Fisher felt like a pair of electric eels had just kissed his temples.

“Your father is a
rocket scientist
?” he said, not even trying to conceal his shock. Willard nodded, then made a second, awkward good-bye nod and hurried off. Fisher stared off after Willard, shaking his head. The surprises were piling high today.

“Hey, Fisher,” said Veronica. FP wiggled in Fisher’s arms and Veronica held up a tube of burn ointment she must have procured from an EMT. Gratefully, Fisher took it from her. For a moment, they stood in awkward silence as Fisher tried to figure out how Veronica must be feeling. After a minute, he remembered that he could, in
fact,
ask
her. Some of the finer points of socializing were still solidifying in his mind.

“Are you all right?” he asked.

Veronica took the tube back from Fisher’s hand and carefully applied the burn ointment onto FP’s ear.

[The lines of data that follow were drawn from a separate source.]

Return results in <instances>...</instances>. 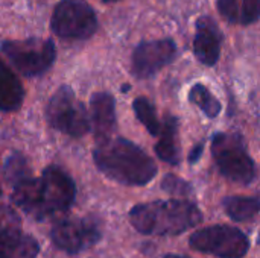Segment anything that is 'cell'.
I'll list each match as a JSON object with an SVG mask.
<instances>
[{
    "label": "cell",
    "instance_id": "1",
    "mask_svg": "<svg viewBox=\"0 0 260 258\" xmlns=\"http://www.w3.org/2000/svg\"><path fill=\"white\" fill-rule=\"evenodd\" d=\"M75 196L73 179L58 166L46 167L40 178L27 176L12 186L14 204L37 220L67 211Z\"/></svg>",
    "mask_w": 260,
    "mask_h": 258
},
{
    "label": "cell",
    "instance_id": "2",
    "mask_svg": "<svg viewBox=\"0 0 260 258\" xmlns=\"http://www.w3.org/2000/svg\"><path fill=\"white\" fill-rule=\"evenodd\" d=\"M93 158L105 176L125 186H146L157 175L151 157L122 137L101 140L93 151Z\"/></svg>",
    "mask_w": 260,
    "mask_h": 258
},
{
    "label": "cell",
    "instance_id": "3",
    "mask_svg": "<svg viewBox=\"0 0 260 258\" xmlns=\"http://www.w3.org/2000/svg\"><path fill=\"white\" fill-rule=\"evenodd\" d=\"M129 222L145 236H178L203 222L201 210L189 201H154L136 205Z\"/></svg>",
    "mask_w": 260,
    "mask_h": 258
},
{
    "label": "cell",
    "instance_id": "4",
    "mask_svg": "<svg viewBox=\"0 0 260 258\" xmlns=\"http://www.w3.org/2000/svg\"><path fill=\"white\" fill-rule=\"evenodd\" d=\"M212 154L219 172L233 182L248 186L256 179V164L238 132H218L212 140Z\"/></svg>",
    "mask_w": 260,
    "mask_h": 258
},
{
    "label": "cell",
    "instance_id": "5",
    "mask_svg": "<svg viewBox=\"0 0 260 258\" xmlns=\"http://www.w3.org/2000/svg\"><path fill=\"white\" fill-rule=\"evenodd\" d=\"M46 117L53 129L75 138L84 137L90 131L87 109L69 85H62L53 93L46 108Z\"/></svg>",
    "mask_w": 260,
    "mask_h": 258
},
{
    "label": "cell",
    "instance_id": "6",
    "mask_svg": "<svg viewBox=\"0 0 260 258\" xmlns=\"http://www.w3.org/2000/svg\"><path fill=\"white\" fill-rule=\"evenodd\" d=\"M2 49L12 65L24 76H38L47 71L56 58L52 40L27 38L17 41H5Z\"/></svg>",
    "mask_w": 260,
    "mask_h": 258
},
{
    "label": "cell",
    "instance_id": "7",
    "mask_svg": "<svg viewBox=\"0 0 260 258\" xmlns=\"http://www.w3.org/2000/svg\"><path fill=\"white\" fill-rule=\"evenodd\" d=\"M50 27L61 38L85 40L96 32L98 17L85 0H61L53 9Z\"/></svg>",
    "mask_w": 260,
    "mask_h": 258
},
{
    "label": "cell",
    "instance_id": "8",
    "mask_svg": "<svg viewBox=\"0 0 260 258\" xmlns=\"http://www.w3.org/2000/svg\"><path fill=\"white\" fill-rule=\"evenodd\" d=\"M190 246L203 254L218 258H244L248 252V237L235 227L215 225L190 236Z\"/></svg>",
    "mask_w": 260,
    "mask_h": 258
},
{
    "label": "cell",
    "instance_id": "9",
    "mask_svg": "<svg viewBox=\"0 0 260 258\" xmlns=\"http://www.w3.org/2000/svg\"><path fill=\"white\" fill-rule=\"evenodd\" d=\"M50 237L61 251L78 254L93 248L101 240V231L88 219H67L52 228Z\"/></svg>",
    "mask_w": 260,
    "mask_h": 258
},
{
    "label": "cell",
    "instance_id": "10",
    "mask_svg": "<svg viewBox=\"0 0 260 258\" xmlns=\"http://www.w3.org/2000/svg\"><path fill=\"white\" fill-rule=\"evenodd\" d=\"M177 56V44L171 38L142 41L133 53V73L139 79L154 76Z\"/></svg>",
    "mask_w": 260,
    "mask_h": 258
},
{
    "label": "cell",
    "instance_id": "11",
    "mask_svg": "<svg viewBox=\"0 0 260 258\" xmlns=\"http://www.w3.org/2000/svg\"><path fill=\"white\" fill-rule=\"evenodd\" d=\"M222 38V32L212 17H200L197 20V30L193 38V52L197 59L204 65H215L221 55Z\"/></svg>",
    "mask_w": 260,
    "mask_h": 258
},
{
    "label": "cell",
    "instance_id": "12",
    "mask_svg": "<svg viewBox=\"0 0 260 258\" xmlns=\"http://www.w3.org/2000/svg\"><path fill=\"white\" fill-rule=\"evenodd\" d=\"M90 128L101 141L110 138L116 128V102L105 91L94 93L90 100Z\"/></svg>",
    "mask_w": 260,
    "mask_h": 258
},
{
    "label": "cell",
    "instance_id": "13",
    "mask_svg": "<svg viewBox=\"0 0 260 258\" xmlns=\"http://www.w3.org/2000/svg\"><path fill=\"white\" fill-rule=\"evenodd\" d=\"M160 140L155 144V154L160 160L171 166H178L181 161V151L178 144V120L177 117L168 116L163 129L158 132Z\"/></svg>",
    "mask_w": 260,
    "mask_h": 258
},
{
    "label": "cell",
    "instance_id": "14",
    "mask_svg": "<svg viewBox=\"0 0 260 258\" xmlns=\"http://www.w3.org/2000/svg\"><path fill=\"white\" fill-rule=\"evenodd\" d=\"M24 91L14 71L0 58V109L11 113L21 106Z\"/></svg>",
    "mask_w": 260,
    "mask_h": 258
},
{
    "label": "cell",
    "instance_id": "15",
    "mask_svg": "<svg viewBox=\"0 0 260 258\" xmlns=\"http://www.w3.org/2000/svg\"><path fill=\"white\" fill-rule=\"evenodd\" d=\"M225 213L236 222H247L257 216L259 199L247 196H229L222 201Z\"/></svg>",
    "mask_w": 260,
    "mask_h": 258
},
{
    "label": "cell",
    "instance_id": "16",
    "mask_svg": "<svg viewBox=\"0 0 260 258\" xmlns=\"http://www.w3.org/2000/svg\"><path fill=\"white\" fill-rule=\"evenodd\" d=\"M189 100L193 105H197L200 109H203V113L207 117H210V119L218 117V114L222 109L221 102L203 84H195L190 88V91H189Z\"/></svg>",
    "mask_w": 260,
    "mask_h": 258
},
{
    "label": "cell",
    "instance_id": "17",
    "mask_svg": "<svg viewBox=\"0 0 260 258\" xmlns=\"http://www.w3.org/2000/svg\"><path fill=\"white\" fill-rule=\"evenodd\" d=\"M38 251V242L30 236L21 234L12 243L0 246V258H37Z\"/></svg>",
    "mask_w": 260,
    "mask_h": 258
},
{
    "label": "cell",
    "instance_id": "18",
    "mask_svg": "<svg viewBox=\"0 0 260 258\" xmlns=\"http://www.w3.org/2000/svg\"><path fill=\"white\" fill-rule=\"evenodd\" d=\"M21 222L14 210L0 205V246L12 243L21 236Z\"/></svg>",
    "mask_w": 260,
    "mask_h": 258
},
{
    "label": "cell",
    "instance_id": "19",
    "mask_svg": "<svg viewBox=\"0 0 260 258\" xmlns=\"http://www.w3.org/2000/svg\"><path fill=\"white\" fill-rule=\"evenodd\" d=\"M133 109L136 113V117L143 123V126L146 128V131L151 135H158L161 126L160 122L157 119L155 114V108L154 105L146 99V97H137L133 102Z\"/></svg>",
    "mask_w": 260,
    "mask_h": 258
},
{
    "label": "cell",
    "instance_id": "20",
    "mask_svg": "<svg viewBox=\"0 0 260 258\" xmlns=\"http://www.w3.org/2000/svg\"><path fill=\"white\" fill-rule=\"evenodd\" d=\"M5 176H6V181L11 184V187L17 182H20L21 179L30 176V167L27 164V160L18 154V152H14L8 160H6V164H5Z\"/></svg>",
    "mask_w": 260,
    "mask_h": 258
},
{
    "label": "cell",
    "instance_id": "21",
    "mask_svg": "<svg viewBox=\"0 0 260 258\" xmlns=\"http://www.w3.org/2000/svg\"><path fill=\"white\" fill-rule=\"evenodd\" d=\"M161 189L171 195H178V196L192 195V186L187 181H184L175 175H166L161 181Z\"/></svg>",
    "mask_w": 260,
    "mask_h": 258
},
{
    "label": "cell",
    "instance_id": "22",
    "mask_svg": "<svg viewBox=\"0 0 260 258\" xmlns=\"http://www.w3.org/2000/svg\"><path fill=\"white\" fill-rule=\"evenodd\" d=\"M260 14V0H244L242 3V14H241V23L248 26L259 20Z\"/></svg>",
    "mask_w": 260,
    "mask_h": 258
},
{
    "label": "cell",
    "instance_id": "23",
    "mask_svg": "<svg viewBox=\"0 0 260 258\" xmlns=\"http://www.w3.org/2000/svg\"><path fill=\"white\" fill-rule=\"evenodd\" d=\"M218 11L229 23H236L239 20L238 0H218Z\"/></svg>",
    "mask_w": 260,
    "mask_h": 258
},
{
    "label": "cell",
    "instance_id": "24",
    "mask_svg": "<svg viewBox=\"0 0 260 258\" xmlns=\"http://www.w3.org/2000/svg\"><path fill=\"white\" fill-rule=\"evenodd\" d=\"M203 149H204V146H203V143H200V144H197L193 149H192V152L189 154V163L190 164H195L198 160H200V157L203 155Z\"/></svg>",
    "mask_w": 260,
    "mask_h": 258
},
{
    "label": "cell",
    "instance_id": "25",
    "mask_svg": "<svg viewBox=\"0 0 260 258\" xmlns=\"http://www.w3.org/2000/svg\"><path fill=\"white\" fill-rule=\"evenodd\" d=\"M163 258H189V257H186V255H177V254H168V255H165Z\"/></svg>",
    "mask_w": 260,
    "mask_h": 258
},
{
    "label": "cell",
    "instance_id": "26",
    "mask_svg": "<svg viewBox=\"0 0 260 258\" xmlns=\"http://www.w3.org/2000/svg\"><path fill=\"white\" fill-rule=\"evenodd\" d=\"M105 3H111V2H117V0H104Z\"/></svg>",
    "mask_w": 260,
    "mask_h": 258
},
{
    "label": "cell",
    "instance_id": "27",
    "mask_svg": "<svg viewBox=\"0 0 260 258\" xmlns=\"http://www.w3.org/2000/svg\"><path fill=\"white\" fill-rule=\"evenodd\" d=\"M0 196H2V187H0Z\"/></svg>",
    "mask_w": 260,
    "mask_h": 258
}]
</instances>
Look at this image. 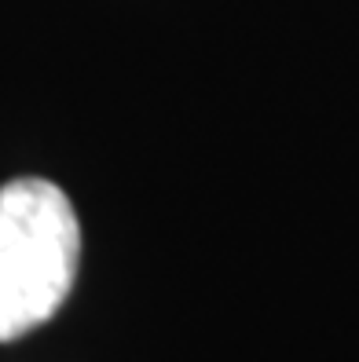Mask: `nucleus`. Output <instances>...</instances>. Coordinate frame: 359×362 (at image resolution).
Listing matches in <instances>:
<instances>
[{
  "label": "nucleus",
  "instance_id": "obj_1",
  "mask_svg": "<svg viewBox=\"0 0 359 362\" xmlns=\"http://www.w3.org/2000/svg\"><path fill=\"white\" fill-rule=\"evenodd\" d=\"M81 264V223L70 198L23 176L0 187V344L45 326L67 304Z\"/></svg>",
  "mask_w": 359,
  "mask_h": 362
}]
</instances>
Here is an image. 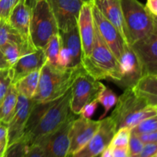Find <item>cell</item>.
Instances as JSON below:
<instances>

“I’m not sure,” she said slowly, without looking up. “I mean, I understand this is a momentous event. I want to be happy. I want to welcome the Gemini with open arms. I just can’t quite bring myself to trust them. I can’t figure them out at all. What do they really want? Why are they so interested in Wompalog and not the UN or NASA?”

“I don’t know,” Fisher said, watching larger work crews move in to begin carting off the rubble and debris from the M3. “But the Gemini are far more advanced than we are. Given the kind of technology needed for long-range interstellar flight, I’d put them at least four or five hundred years ahead of us. Imagine what they’ve seen. What they must have discovered out there. And their technology! If they’d meant us harm, we’d all be dead by now.”

“I hope so,” said Veronica. “But not everything that glitters is gold. And if they don’t even bat an eye when one of their own goes up in flames, I can’t imagine they’d put much value on a human life.”

Her normally brilliant eyes were dark, as if they’d been
smudged with ash. Her golden hair was frizzy from the explosion. And there was an urgency to her voice, a warning he struggled to understand.

“Are you saying that if I make a mistake, something bad could happen to me?” he asked.

“No,” she said quietly. “I’m saying that if you make a mistake, something bad could happen to all of us.”

I believe in taking on whatever the universe throws at you, I just wasn’t expecting the universe to take that challenge so literally.

—Alex Bas, Personal Notes

WEL … COME … TO … SCHOOL

WEL … COME … TO … SCHOOL

“Hey, Fisher?” Veronica said, looking up at the huge scrolling LED sign Fisher had put above one of Wompalog’s main trailers. “Think you might be missing something?”